**Dataset extract**
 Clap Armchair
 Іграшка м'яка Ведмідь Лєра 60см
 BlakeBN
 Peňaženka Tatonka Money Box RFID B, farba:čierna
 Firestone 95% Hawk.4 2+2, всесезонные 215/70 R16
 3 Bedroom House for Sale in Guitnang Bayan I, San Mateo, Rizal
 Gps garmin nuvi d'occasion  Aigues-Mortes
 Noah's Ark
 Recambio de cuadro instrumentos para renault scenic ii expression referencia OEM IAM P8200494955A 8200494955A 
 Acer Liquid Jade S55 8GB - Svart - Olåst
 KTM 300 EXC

**About this task**
Rewrite every line of the material above, renaming "House" to "Home" and leaving all other text unchanged.

**Output for this task**
 Clap Armchair
 Іграшка м'яка Ведмідь Лєра 60см
 BlakeBN
 Peňaženka Tatonka Money Box RFID B, farba:čierna
 Firestone 95% Hawk.4 2+2, всесезонные 215/70 R16
 3 Bedroom Home for Sale in Guitnang Bayan I, San Mateo, Rizal
 Gps garmin nuvi d'occasion  Aigues-Mortes
 Noah's Ark
 Recambio de cuadro instrumentos para renault scenic ii expression referencia OEM IAM P8200494955A 8200494955A 
 Acer Liquid Jade S55 8GB - Svart - Olåst
 KTM 300 EXC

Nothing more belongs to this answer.